Do any of you have hints and tips to get their sound (remember I'm a newbie to the synth game) 

For now...

Thanks


----------



## synthpunk (Feb 17, 2018)

Perhaps this thread might help ?
https://vi-control.net/community/threads/need-help-with-some-making-some-sounds.57935/

My opinion is Dark Zebra and Massive or Serum would get you there..

The Unfinished does some very good soundsets, here is one he worked on with Sascha! that has sounds for Massive and Absynth. You can buy them individually as well.
http://www.theunfinished.co.uk/shop/doomsday/

and some others where he mentions inspiration from Dues Ex
http://www.theunfinished.co.uk/shop/zebra-kronos-dark-edition/
http://www.theunfinished.co.uk/shop/zebra-borealis-dark-edition/
http://www.theunfinished.co.uk/shop/zebra-quasar-dark-edition/


----------



## Paul Owen (Feb 19, 2018)

Great stuff, I've not got the cash just yet for Zebra but it's on my radar now. I take it there isn't anything out to replicate the sound on Alchemy (preset wise I mean)? Thanks for the response SP.


----------



## synthpunk (Feb 19, 2018)

If you update Logic to 10.4 check out the new Visions soundset (download from Sound Library Manager/Alchemy Sound Libraries). They are very good.

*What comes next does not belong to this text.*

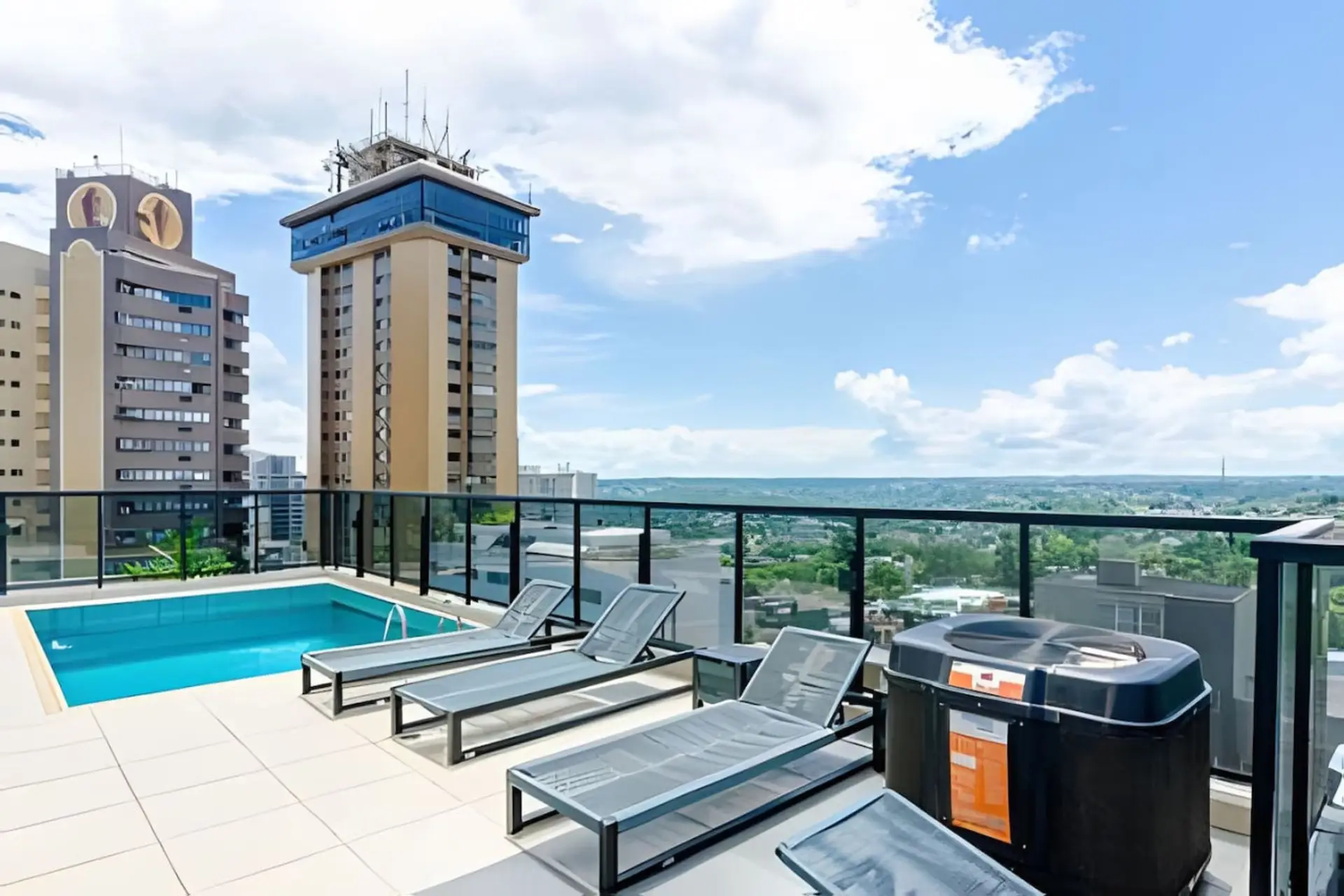 Piscina ao ar livre no rooftop com espreguicadeiras e vista 360° de Curitiba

For additional Alchemy sounds check out Patchpool/Simon Stockhausen but they are more sound design in nature IMO.
http://www.patchpool.de/alchemy_resurrection.html

But overall no to your question. What you could do is give the U-he freebie synths a spin, Zebralette, Podolski, Tyrell N6. They are very good for the price 
https://www.u-he.com/cms/zebralette
https://www.u-he.com/cms/tyrelln6
https://www.u-he.com/cms/podolski


----------